WHAT TO WORK ON: Turn the stretch of rows from the line containing "What is the actual" through the end of the rows into a Markdown table with the columns Number and Text, one line per table row, skipping blank lines and leaving out the pictures.

Spatial relationship records:
☆ ☆ ☆ ☆ ☆ ☆ ☆

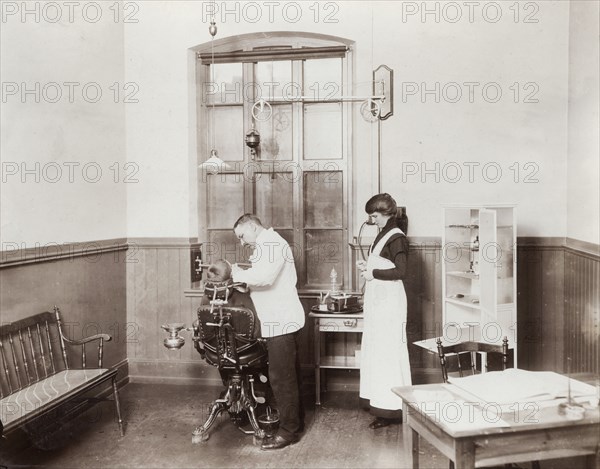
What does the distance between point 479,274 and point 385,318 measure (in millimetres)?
937

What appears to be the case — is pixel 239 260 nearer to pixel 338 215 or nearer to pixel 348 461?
pixel 338 215

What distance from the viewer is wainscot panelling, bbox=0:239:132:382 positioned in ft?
15.1

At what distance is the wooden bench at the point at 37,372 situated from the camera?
4113 millimetres

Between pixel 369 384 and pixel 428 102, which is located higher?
pixel 428 102

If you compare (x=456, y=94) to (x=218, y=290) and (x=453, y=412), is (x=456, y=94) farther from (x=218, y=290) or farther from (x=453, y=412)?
(x=453, y=412)

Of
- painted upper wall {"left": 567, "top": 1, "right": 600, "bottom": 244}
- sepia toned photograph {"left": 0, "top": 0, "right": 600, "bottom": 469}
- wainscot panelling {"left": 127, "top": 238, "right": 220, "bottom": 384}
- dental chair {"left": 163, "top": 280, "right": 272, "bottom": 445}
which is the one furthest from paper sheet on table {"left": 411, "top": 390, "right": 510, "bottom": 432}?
wainscot panelling {"left": 127, "top": 238, "right": 220, "bottom": 384}

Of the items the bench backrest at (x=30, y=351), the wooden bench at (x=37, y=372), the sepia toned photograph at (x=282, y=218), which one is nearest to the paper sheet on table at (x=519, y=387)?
the sepia toned photograph at (x=282, y=218)

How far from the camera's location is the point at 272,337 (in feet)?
14.9

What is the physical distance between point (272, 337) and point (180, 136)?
2733 mm

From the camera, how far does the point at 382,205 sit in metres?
4.86

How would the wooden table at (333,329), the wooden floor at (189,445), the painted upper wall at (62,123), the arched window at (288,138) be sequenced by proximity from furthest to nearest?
1. the arched window at (288,138)
2. the wooden table at (333,329)
3. the painted upper wall at (62,123)
4. the wooden floor at (189,445)

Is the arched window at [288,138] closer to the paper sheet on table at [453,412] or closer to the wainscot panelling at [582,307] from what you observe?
the wainscot panelling at [582,307]

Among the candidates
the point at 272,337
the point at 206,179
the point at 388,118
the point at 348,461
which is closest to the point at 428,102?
the point at 388,118

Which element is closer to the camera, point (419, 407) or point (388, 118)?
point (419, 407)
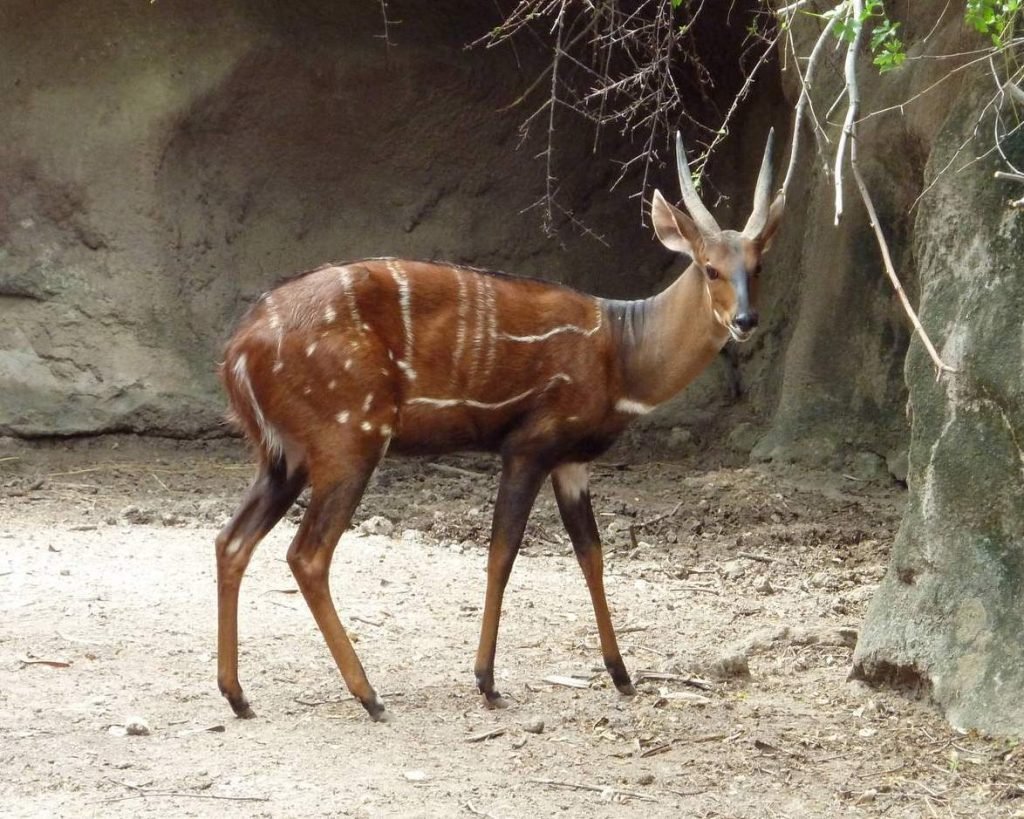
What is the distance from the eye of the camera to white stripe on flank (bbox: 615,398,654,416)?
4973 mm

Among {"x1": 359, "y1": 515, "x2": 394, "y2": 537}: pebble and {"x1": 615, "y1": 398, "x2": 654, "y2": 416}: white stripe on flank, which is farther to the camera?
{"x1": 359, "y1": 515, "x2": 394, "y2": 537}: pebble

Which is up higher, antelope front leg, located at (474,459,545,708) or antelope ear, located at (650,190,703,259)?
antelope ear, located at (650,190,703,259)

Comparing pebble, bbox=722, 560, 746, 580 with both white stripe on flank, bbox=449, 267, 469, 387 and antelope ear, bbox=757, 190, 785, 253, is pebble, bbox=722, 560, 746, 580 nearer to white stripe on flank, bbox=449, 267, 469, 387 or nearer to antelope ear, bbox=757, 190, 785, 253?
antelope ear, bbox=757, 190, 785, 253

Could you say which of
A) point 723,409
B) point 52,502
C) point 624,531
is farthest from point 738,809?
point 723,409

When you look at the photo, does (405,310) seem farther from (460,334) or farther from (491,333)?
(491,333)

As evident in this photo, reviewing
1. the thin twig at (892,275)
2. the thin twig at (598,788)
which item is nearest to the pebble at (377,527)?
the thin twig at (598,788)

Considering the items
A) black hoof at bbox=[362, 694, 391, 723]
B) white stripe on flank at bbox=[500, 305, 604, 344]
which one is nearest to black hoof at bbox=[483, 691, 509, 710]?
black hoof at bbox=[362, 694, 391, 723]

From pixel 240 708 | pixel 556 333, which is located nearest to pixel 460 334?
pixel 556 333

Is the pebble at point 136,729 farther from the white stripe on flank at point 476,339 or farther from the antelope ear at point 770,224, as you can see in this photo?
the antelope ear at point 770,224

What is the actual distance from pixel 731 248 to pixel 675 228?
1.03 ft

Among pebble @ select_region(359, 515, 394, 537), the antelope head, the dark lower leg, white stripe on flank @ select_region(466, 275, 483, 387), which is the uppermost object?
the antelope head

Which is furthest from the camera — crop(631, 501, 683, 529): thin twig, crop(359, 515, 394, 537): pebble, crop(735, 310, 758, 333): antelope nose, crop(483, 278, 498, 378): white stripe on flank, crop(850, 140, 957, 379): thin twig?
crop(631, 501, 683, 529): thin twig

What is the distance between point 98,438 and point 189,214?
1.35 metres

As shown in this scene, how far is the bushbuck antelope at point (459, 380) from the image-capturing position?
4.54 meters
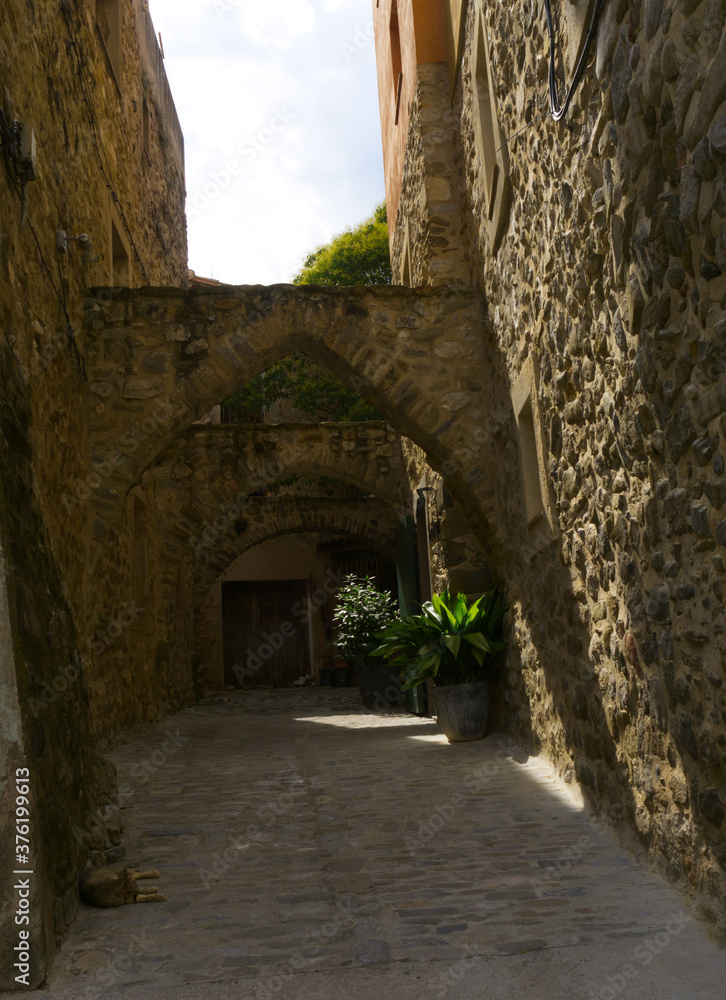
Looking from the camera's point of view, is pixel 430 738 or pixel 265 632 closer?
pixel 430 738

☆ ☆ ☆ ☆ ☆ ☆ ☆

ANSWER TO THE PROBLEM:
| Number | Text |
|---|---|
| 1 | What is the actual distance from pixel 731 248 to pixel 675 228? |
| 2 | 1.03 ft |
| 3 | Among pebble @ select_region(359, 515, 394, 537), the antelope head, the dark lower leg, white stripe on flank @ select_region(466, 275, 483, 387), which is the uppermost object? |
| 4 | the antelope head |
| 5 | Which is furthest from the camera — crop(631, 501, 683, 529): thin twig, crop(359, 515, 394, 537): pebble, crop(735, 310, 758, 333): antelope nose, crop(483, 278, 498, 378): white stripe on flank, crop(850, 140, 957, 379): thin twig? |
| 6 | crop(631, 501, 683, 529): thin twig |
| 7 | What is the distance between point 98,438 and point 189,214? |
| 8 | 1.35 metres |
| 9 | As shown in this scene, how far is the bushbuck antelope at point (459, 380) from the image-capturing position? |
| 10 | 4.54 meters |
| 11 | Looking from the camera's point of view, is pixel 430 738 or pixel 265 632 closer? |
| 12 | pixel 430 738 |